● Aim of the exercise
Copy the email excerpt about vendor tarballs below in full, with every line and character unchanged.

● Source extract

On Friday, 30 September 2022 02:36:05 CEST William Hubbs wrote:
> I don't know for certain about a vendor tarball, but I do know there
> are instances where a vendor tarball wouldn't work.
> app-containers/containerd is a good example of this, That is why the
> vendor tarball idea was dropped.
It is indeed not possible to verify vendor tarballs[1]. The proposed
solution Go people had would also require network access.

> Upstream doesn't need to provide a tarball, just an up-to-date
> "vendor" directory at the top level of the project. Two examples that
> do this are docker and kubernetes.
Upstreams doing this sounds like a mess, because then they'd have to
maintain multiple source trees in their repositories, if I understand
what you mean.

An alternative to vendor tarballs is modcache tarballs. These are
absolutely massive (~20 times larger IIRC), though, they are verifiable.

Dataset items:

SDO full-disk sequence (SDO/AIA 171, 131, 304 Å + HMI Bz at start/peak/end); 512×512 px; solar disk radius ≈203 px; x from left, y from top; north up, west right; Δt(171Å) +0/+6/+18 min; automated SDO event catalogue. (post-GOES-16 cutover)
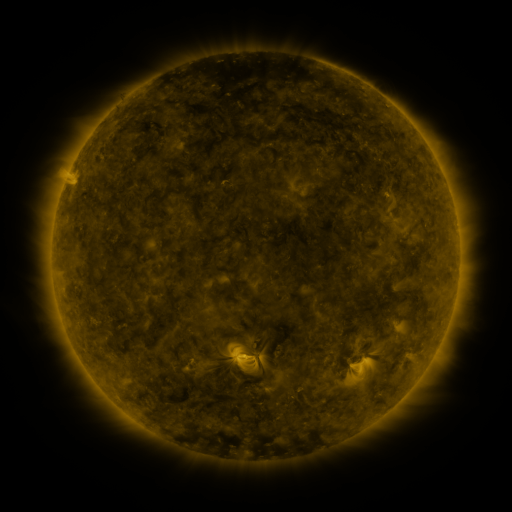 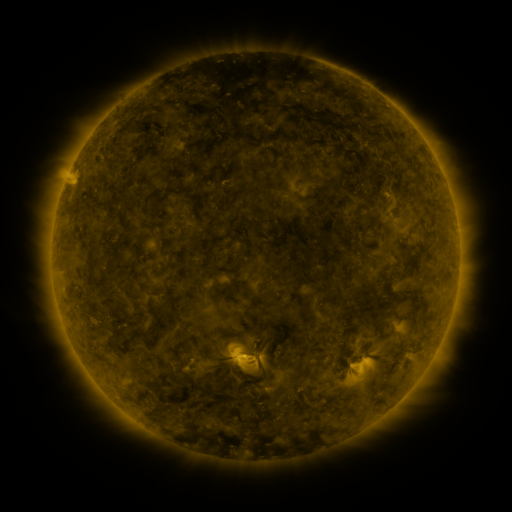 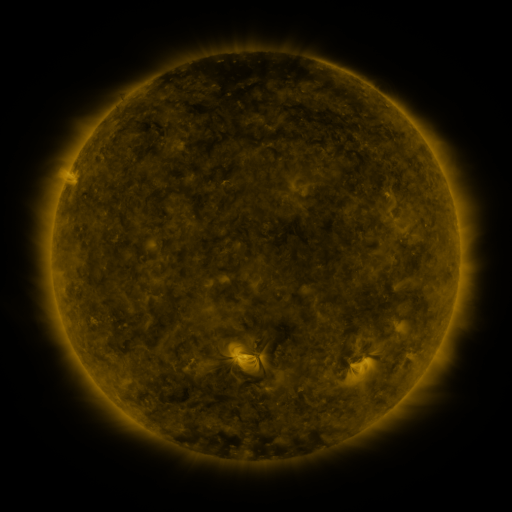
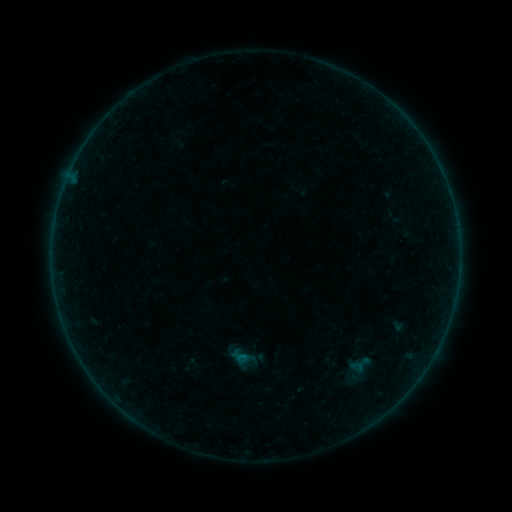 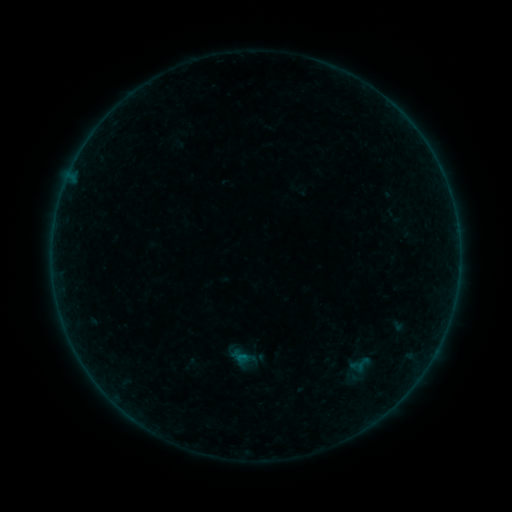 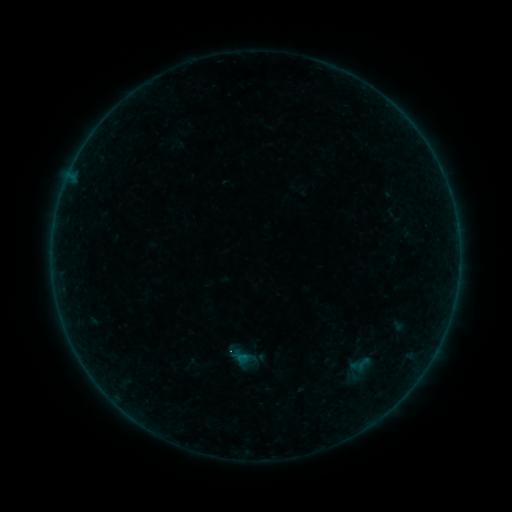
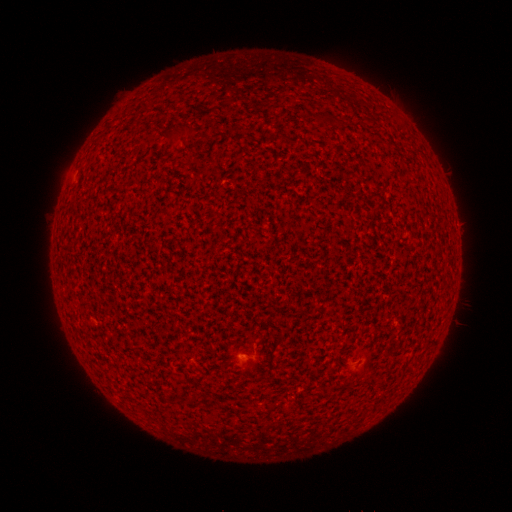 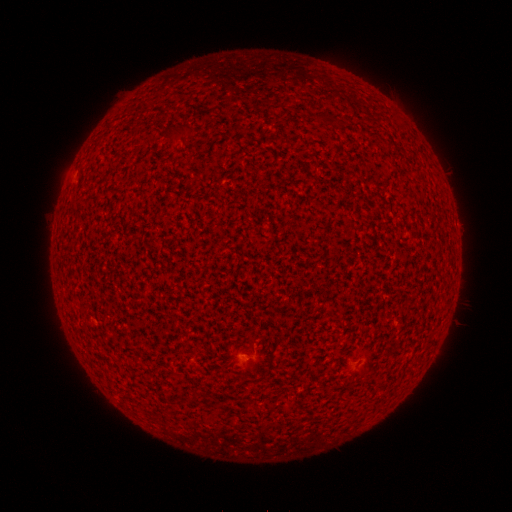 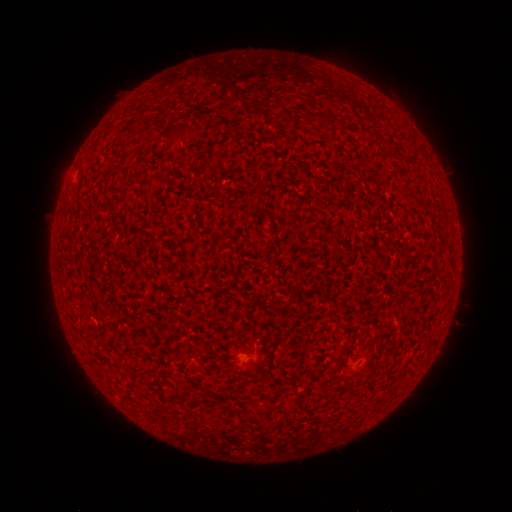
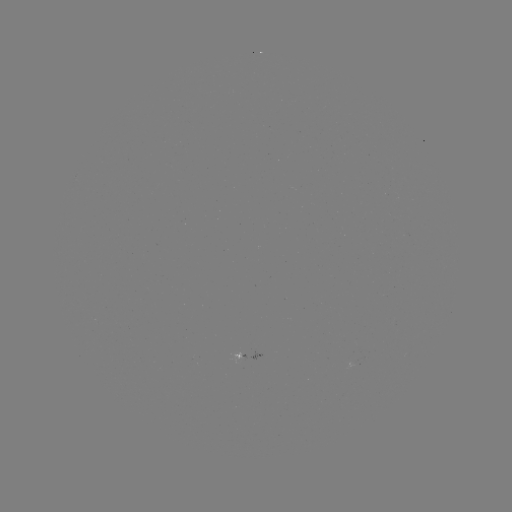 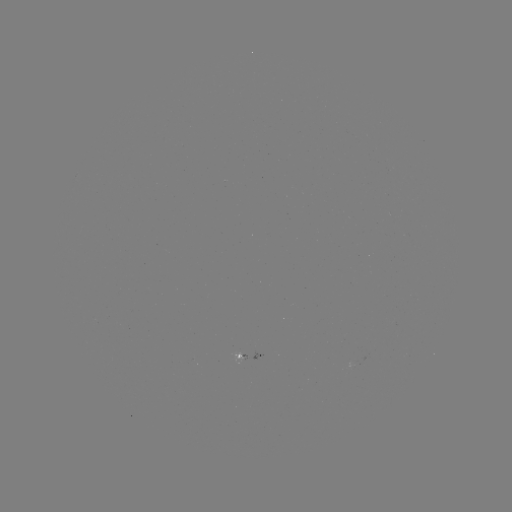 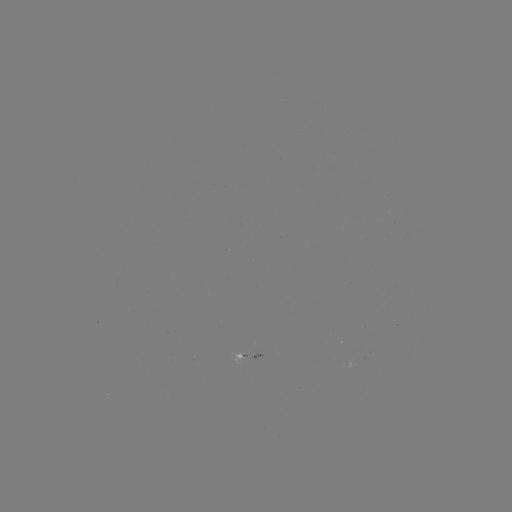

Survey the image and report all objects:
A2.5 flare: (242, 355)
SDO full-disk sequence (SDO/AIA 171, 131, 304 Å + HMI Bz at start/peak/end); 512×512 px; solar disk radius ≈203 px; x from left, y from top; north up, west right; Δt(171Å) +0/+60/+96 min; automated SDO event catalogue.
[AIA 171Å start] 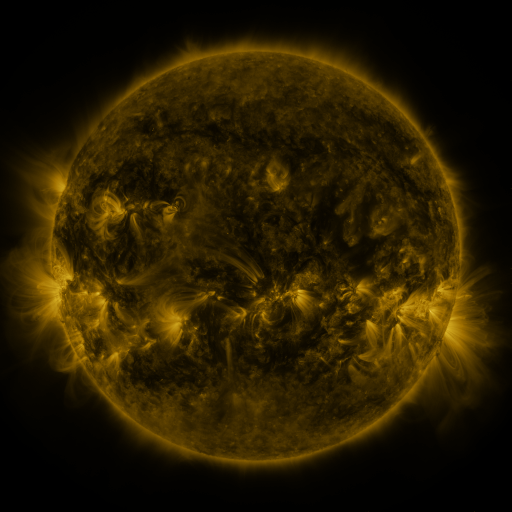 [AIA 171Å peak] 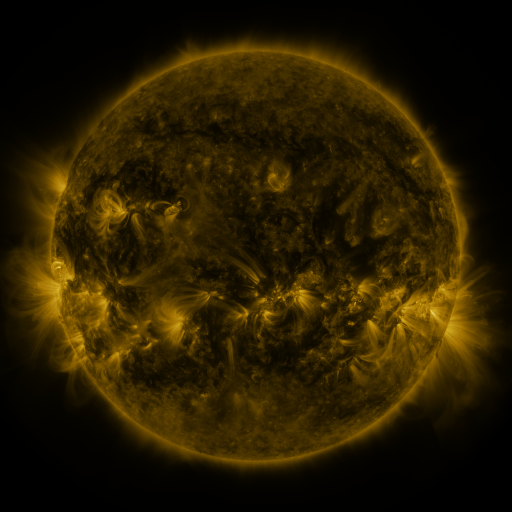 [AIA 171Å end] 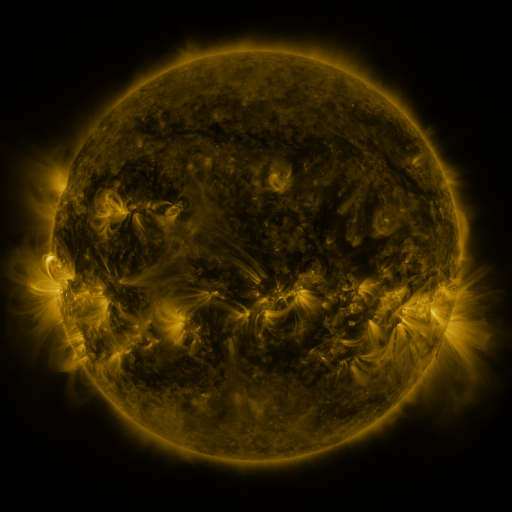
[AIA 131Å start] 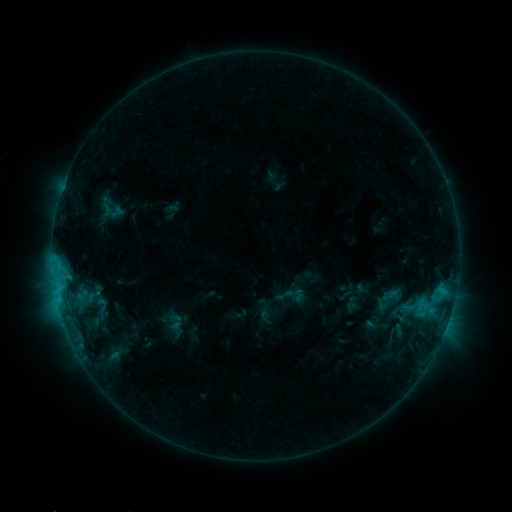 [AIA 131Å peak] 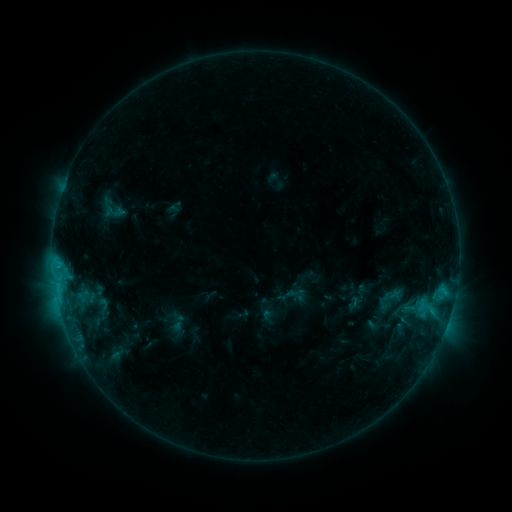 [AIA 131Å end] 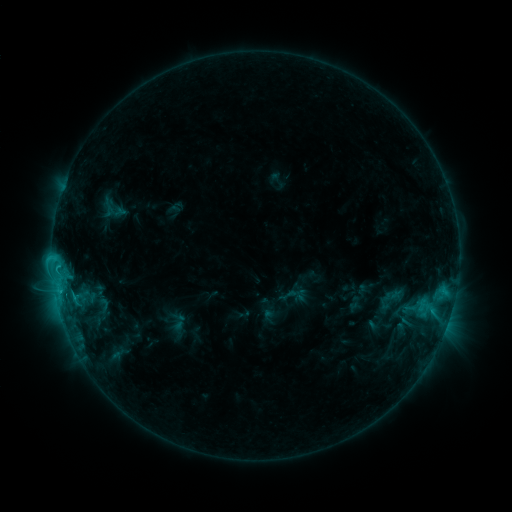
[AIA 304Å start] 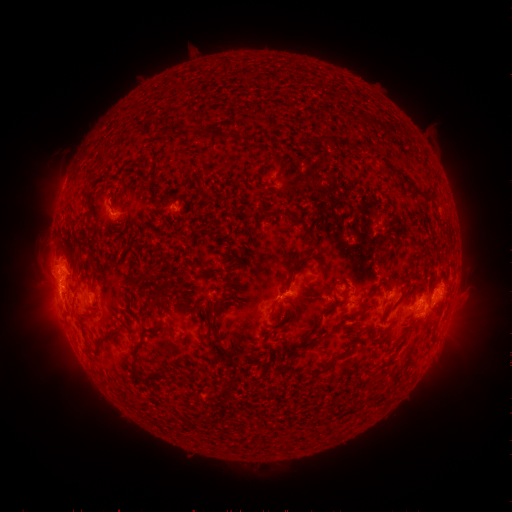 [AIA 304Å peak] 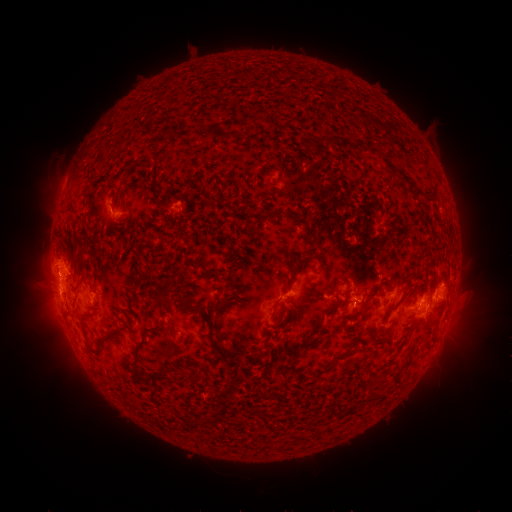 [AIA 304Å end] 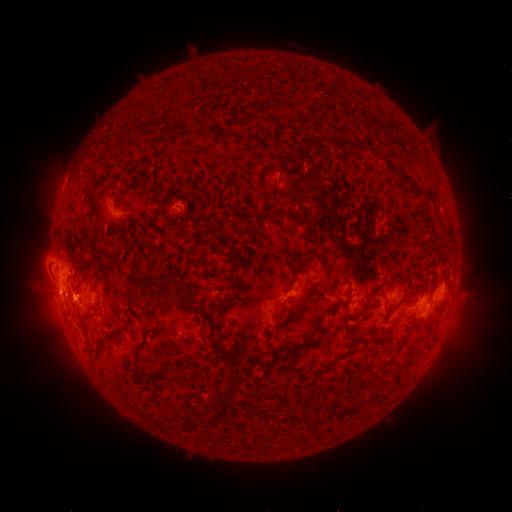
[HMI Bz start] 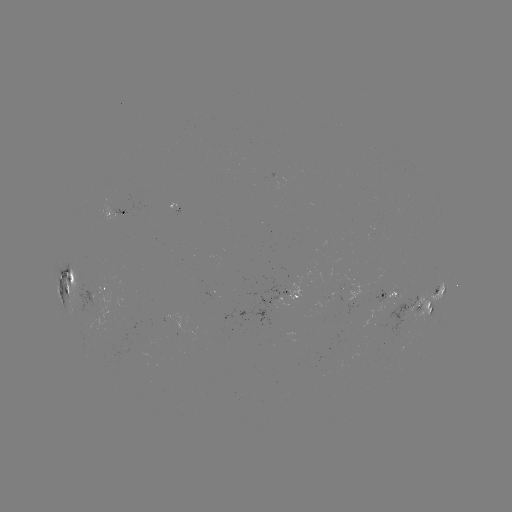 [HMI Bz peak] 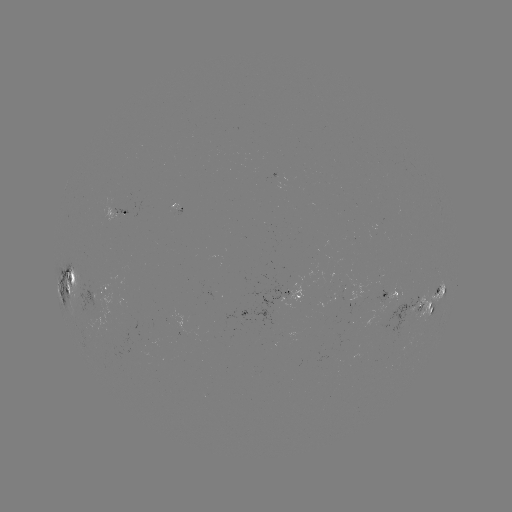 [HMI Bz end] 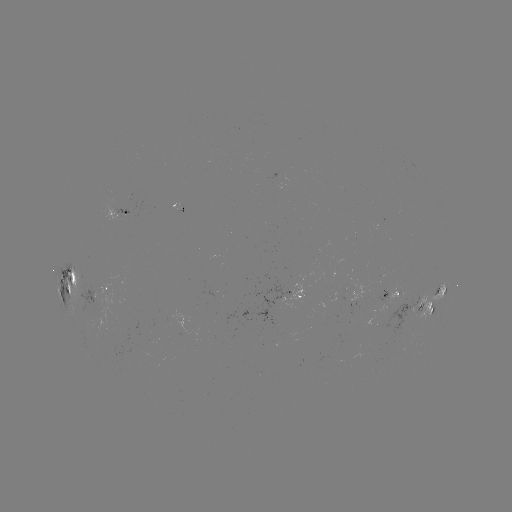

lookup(emerging-flux region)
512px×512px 398,310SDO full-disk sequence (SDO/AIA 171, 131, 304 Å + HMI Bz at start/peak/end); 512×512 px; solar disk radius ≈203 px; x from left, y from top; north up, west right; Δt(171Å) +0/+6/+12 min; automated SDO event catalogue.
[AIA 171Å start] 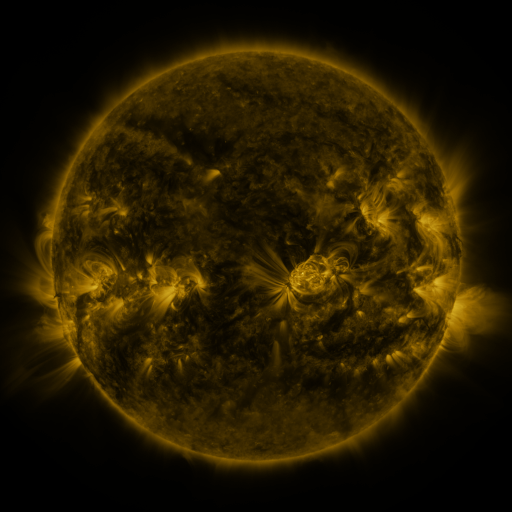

● Response below
On Friday, 30 September 2022 02:36:05 CEST William Hubbs wrote:
> I don't know for certain about a vendor tarball, but I do know there
> are instances where a vendor tarball wouldn't work.
> app-containers/containerd is a good example of this, That is why the
> vendor tarball idea was dropped.
It is indeed not possible to verify vendor tarballs[1]. The proposed
solution Go people had would also require network access.

> Upstream doesn't need to provide a tarball, just an up-to-date
> "vendor" directory at the top level of the project. Two examples that
> do this are docker and kubernetes.
Upstreams doing this sounds like a mess, because then they'd have to
maintain multiple source trees in their repositories, if I understand
what you mean.

An alternative to vendor tarballs is modcache tarballs. These are
absolutely massive (~20 times larger IIRC), though, they are verifiable.